Reading text:

Skip to main content

School counseling expert offers tips for supporting student mental health concerns

School Counseling expert offers tips for educators during lingering COVID

A month into a full return to in-person learning, K-12 schools across the country are struggling with behavioral and mental health issues among returning students. Many educators are seeing an uptick of disruptive behavior, violence and fights taking place with the start of the new school year.
These behavioral and mental health issues, school counseling expert Bonnie Rubenstein, EdD, professor and chair of counseling and human development at the University of Rochester’s Warner School of Education says, are a result of the stress and losses placed on children during the coronavirus pandemic. Many families have struggled with chaos, loss of normalcy, loss of peer interaction, loss of jobs and consequently financial challenges, illness and death.  But it’s not an end-all—educators can help students cope with these challenges as they transition back to school.
“Mental health professionals have discussed the impact that the lack of in-person instruction has had on the social-emotional development and well-being of children and adolescents the past 18 months,” says Rubenstein. “Indeed, decades of research indicates that addressing social-emotional learning has a positive impact on the academic achievement of students.”
School leaders, counselors and teachers have expressed ongoing concerns with the mental health of students, according to Rubenstein. As school districts improved ventilation systems and implemented safety procedures, issues of multiple losses remain—fear of becoming ill, loss of student celebrations, loss of agency or control by students in decisions impacting their lives and a general feeling of loneliness.
“Above all, students need to feel safe, supported and heard,” adds Rubenstein. “Adults can foster feelings of safety and security by interacting and nurturing positive relationships with their students. It’s also important to remain flexible as things are constantly changing daily with the pandemic.”  
Rubenstein offers the additional following tips for educators to support students as they strive to adapt to a full return to in-person learning throughout the course of the school year:

Establish a routine.
Daily routines and structure are important to help students feel safe and secure.  Knowing what to expect is comforting.

Create a safe space.
Stress safety—students cannot learn if they do not feel safe.  A safe and supportive school environment is a must for students and educators alike.

Focus on well-being
Use different skills to ensure students’ emotional well-being. Similarly, focus on the mental health and well-being of the adults who work with children. For school leaders, implement wellness training for staff and support and encourage everyone—the teachers, counselors, social workers and administrators. Addressing the mental health of school personnel will directly impact students. Examples include mindfulness activities, breathing exercises, meditation and relaxation exercises, self-regulation activities and physical activity.

Provide opportunities for healing and repair.
Implement a school-wide approach of trauma-informed learning. This approach helps teachers to better understand the developmental, emotional and social challenges that students face. For example, teachers can focus on restorative practices and relationship building through peace circles, peer support groups, peer mediation and group counseling.

Encourage student voice and agency.
Provide opportunities for students to have agency and voice.  Student voice into what is happening will go a long way in improving school culture and climate.

Model good coping behaviors—be honest, encouraging and calm.
It is important to be encouraging and honest and to demonstrate a positive attitude with students. Stay calm—children and adolescents pick up on the underlying fear of adults.

Listen to children’s concerns.

Saved data entries:

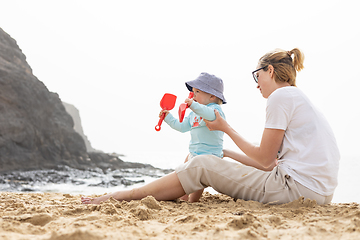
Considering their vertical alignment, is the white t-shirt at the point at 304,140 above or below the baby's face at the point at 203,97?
below

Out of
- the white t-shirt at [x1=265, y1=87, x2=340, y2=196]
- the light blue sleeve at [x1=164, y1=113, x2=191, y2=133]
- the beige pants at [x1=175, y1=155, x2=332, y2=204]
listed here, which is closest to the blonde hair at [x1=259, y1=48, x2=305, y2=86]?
the white t-shirt at [x1=265, y1=87, x2=340, y2=196]

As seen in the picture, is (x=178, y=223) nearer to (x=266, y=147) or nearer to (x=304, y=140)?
(x=266, y=147)

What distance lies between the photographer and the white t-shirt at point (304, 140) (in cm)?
168

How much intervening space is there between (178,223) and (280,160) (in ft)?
2.57

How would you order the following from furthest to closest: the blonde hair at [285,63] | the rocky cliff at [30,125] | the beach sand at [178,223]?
the rocky cliff at [30,125] < the blonde hair at [285,63] < the beach sand at [178,223]

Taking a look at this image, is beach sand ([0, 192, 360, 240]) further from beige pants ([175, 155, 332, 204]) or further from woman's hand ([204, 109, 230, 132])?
woman's hand ([204, 109, 230, 132])

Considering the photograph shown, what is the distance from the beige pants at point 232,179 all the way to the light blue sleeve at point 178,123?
89 centimetres

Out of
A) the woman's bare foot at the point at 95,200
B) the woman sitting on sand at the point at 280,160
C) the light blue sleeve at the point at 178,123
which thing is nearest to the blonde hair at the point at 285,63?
the woman sitting on sand at the point at 280,160

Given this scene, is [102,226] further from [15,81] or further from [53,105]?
[53,105]

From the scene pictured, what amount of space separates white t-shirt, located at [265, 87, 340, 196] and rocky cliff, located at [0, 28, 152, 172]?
1003 cm

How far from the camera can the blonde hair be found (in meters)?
1.94

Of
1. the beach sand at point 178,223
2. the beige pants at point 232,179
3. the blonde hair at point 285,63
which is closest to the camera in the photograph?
the beach sand at point 178,223

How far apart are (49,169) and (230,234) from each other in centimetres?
1101

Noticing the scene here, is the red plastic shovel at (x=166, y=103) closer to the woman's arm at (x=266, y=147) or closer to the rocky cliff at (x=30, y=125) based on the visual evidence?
the woman's arm at (x=266, y=147)
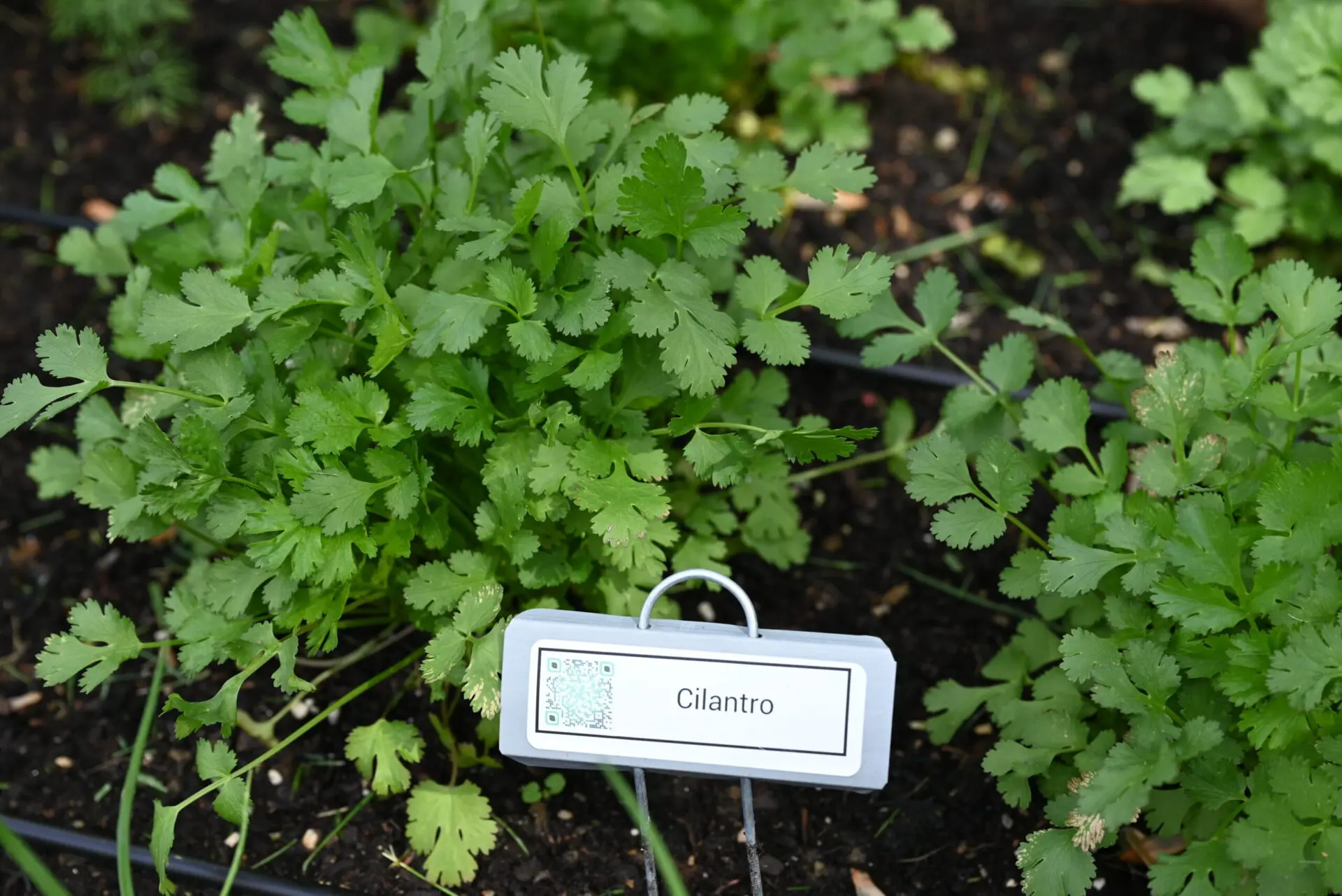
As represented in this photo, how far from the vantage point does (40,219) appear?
201 centimetres

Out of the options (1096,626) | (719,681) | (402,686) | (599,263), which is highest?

What is expected:
Reproduce the portion of the school counseling article starting with "Provide opportunities for students" and going on through "fear of adults.".

Written response:
Provide opportunities for students to have agency and voice.  Student voice into what is happening will go a long way in improving school culture and climate.

Model good coping behaviors—be honest, encouraging and calm.
It is important to be encouraging and honest and to demonstrate a positive attitude with students. Stay calm—children and adolescents pick up on the underlying fear of adults.